İnsanların 'her an olay çıkabilir' endisesiyle tedirgin oldukları, birbirlerini bıçaklayıp sopalayan insanların arasında çil yavrusu gibi kaçıştıkları, insanlara gözdağı vermek için üniversite içinde voltalayıp etrafı pis pis kesen sivil polisleri dahi bir kurtarıcı olarak gördükleri bir ortamda ne insanlarla diyalog kurulabilir, ne tebliğ yapılabilir, ne de düzene karşı mücadele verilebilir.

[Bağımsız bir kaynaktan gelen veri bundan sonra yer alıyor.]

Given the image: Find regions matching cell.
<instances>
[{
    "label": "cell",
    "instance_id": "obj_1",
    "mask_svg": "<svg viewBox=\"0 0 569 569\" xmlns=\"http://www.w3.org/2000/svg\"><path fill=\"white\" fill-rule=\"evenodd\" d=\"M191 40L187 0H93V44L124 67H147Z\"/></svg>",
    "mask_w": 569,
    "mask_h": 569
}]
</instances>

Ayrıca her gün üniversiteden üniversiteye kavgaya koşan insanlar yeterli bilgi donanımına sahip olamayacağından varolan tıkanıklıkları çözücü politikalar geliştirip pratiğe aktaramazlar. Okuması, düşünmesi, tartışması ve buna göre pratikler geliştirmesi gereken üniversite öğrencilerinin, enerjilerini egemenlerin hoşuna gidecek bir mecrada tüketmesi bağışlanmaz bir hatadır.
Elbette bununla üniversite öğrencilerini pasifizme, salt bilgilenmeyi önceleyip yaşanan sorunlardan kopmaya çağırmıyoruz. Ama enerjimizi de, düzen muhalifi güçlere karşı kullanıp heba etmek yerine, asıl hedefimiz olması gereken düzene karşı yoğunlaştırmanın zorunluluğunu vurguluyoruz. Bu yüzden, tüm muhalif hareketleri de birbirlerine karşı konumlanmak yerine; mevcut baskıcı, işbirlikçi dikta düzenine karşı tavır almaya çağırıyoruz.
Bu noktada, düzen karşıtı ve sosyalist olduklarını her fırsatta dile getiren öğrencileri de mevcut tavırlarını sorgulamaya davet ediyoruz. Düzen ve onun borazanı medyanın ağzını kullanarak müslümanları hedef almak ve İslami değerlere hakaret eden ifadeleri ısrarla kullanmak, egemenlerin amaçlarına hizmet eden bir tavırdır veya en azından pragmatizme teslim olmaktır.
Düzen karşıtı olma iddiasındaki hareketler, eğer bu iddialarında samimi iseler, pragmatik tavırlarından vazgeçip tutarlı olmak zorundadırlar.